Facebook gründet eine Taskforce gegen Hasskommentare, das Bundeskriminalamt lässt bundesweit Wohnungen durchsuchen: Gegen kriminelle und menschenverachtende Äußerungen im Netz wird hart gekämpft. Auch die Amadeu Antonio Stiftung erläuterte jüngst, wie sich rassistische Hetze erkennen lässt und wie ihr zu begegnen ist. Das Bundeskriminalamt und das Innenministerium warben auf Twitter spontan für die Broschüre und forderten zum Handeln auf.
In seiner Sendung Hallo Deutschland hat das ZDF bereits vergangene Woche das
Thema aufgegriffen. In der dreiminütigen Rubrik Wochenrückblick versucht Autor Achim Winter mit
vorgehaltenem Mikrofon Passanten in einer Fußgängerzone Kommentare zu aktuellen Ereignissen zu entlocken, dazwischen präsentiert er in launig gehaltenem
Tonfall seine eigene Meinung. In der Sendung am vergangenen Donnerstag war es die zum Thema Hasskommentare.
Seitdem sieht sich die Amadeu Antonio Stiftung "schwer getroffen". Der Beitrag des Autors Achim Winter sei "verstörend", schreibt der Vorsitzende des Stiftungsrates, Konfliktforscher Andreas Zick, an den ZDF-Fernsehrat in einer Beschwerde, die ZEIT ONLINE vorliegt. Ähnliche Schreiben gingen an die Intendanz und die Redaktionsleitung. Die Stiftung verlangt, den Beitrag aus der Mediathek zu löschen.
Zu Beginn des Beitrags begrüßt Winter seine "Twitter-Freunde"
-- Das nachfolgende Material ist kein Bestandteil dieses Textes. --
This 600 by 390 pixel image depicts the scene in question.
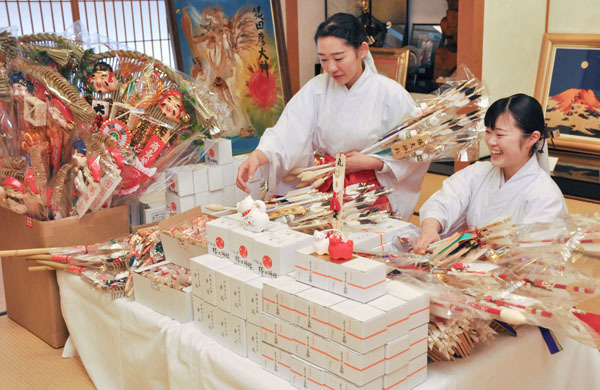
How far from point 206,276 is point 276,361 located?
385 mm

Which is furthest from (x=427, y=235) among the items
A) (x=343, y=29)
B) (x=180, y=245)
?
(x=343, y=29)

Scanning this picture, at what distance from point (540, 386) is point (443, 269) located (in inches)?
22.1

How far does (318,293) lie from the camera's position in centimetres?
173

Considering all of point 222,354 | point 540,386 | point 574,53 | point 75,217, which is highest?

@zaretten und Ausbilder Schmidt, womit seinen Twitter-Interaktionen zufolge
der Account @ausbilders gemeint ist. Er bezeichnet beide als
"Jungs", die ihn "aufrecht halten", da er sonst nicht mehr
wisse, "was ich machen soll", weil die Amadeu Antonio Stiftung jetzt
"gegen Hate Speech aufpassendeLeute anschwärzt".
Auf Twitter ist nachzuvollziehen, wie die beiden Nutzer eben diese Hasskommentare verbreiten: @zaretten erweckt in seinem Kommentar zu einer Nachrichtenmeldung über Ermittlungsverfahren zu den Silvester-Übergriffen von Köln den Eindruck, die Justiz verfolge Straftaten gegen Muslime intensiver als gegen andere Menschen: "Oh, muslimische Frauen unter den Opfern! Eventuell nehmen Ermuttlungen ja jetzt Fahrt auf." (Orthographie wie im Original). Der Nutzer @ausbilders ergänzt einen Tweet über ein Mädchen, das im Kindergarten ein muslimisches Kopftuch trägt mit den Worten: "Und auf dem zugehörigen Kindergartenfest gibt es geflügelwurst. Die schmeckt ja allen gut und ist auch viel gesünder." Ob der Redaktion von Hallo Deutschland die Gesinnung der Twitterer nicht auffiel, oder ob sie den Beitrag trotzdem veröffentlichten, wollte ein Sprecher nicht kommentieren.
Winter selbst retweetet und liked in seinem eigenen Twitter-Account Beiträge der von ihm genannten Nutzer und anderer Twitterer mit muslimfeindlichen und nationalistischen Inhalten. Darunter ein Foto von einem Gulaschgericht, ergänzt mit den Worten "aber ok für unsere geschenkten Mitbürger, oder?"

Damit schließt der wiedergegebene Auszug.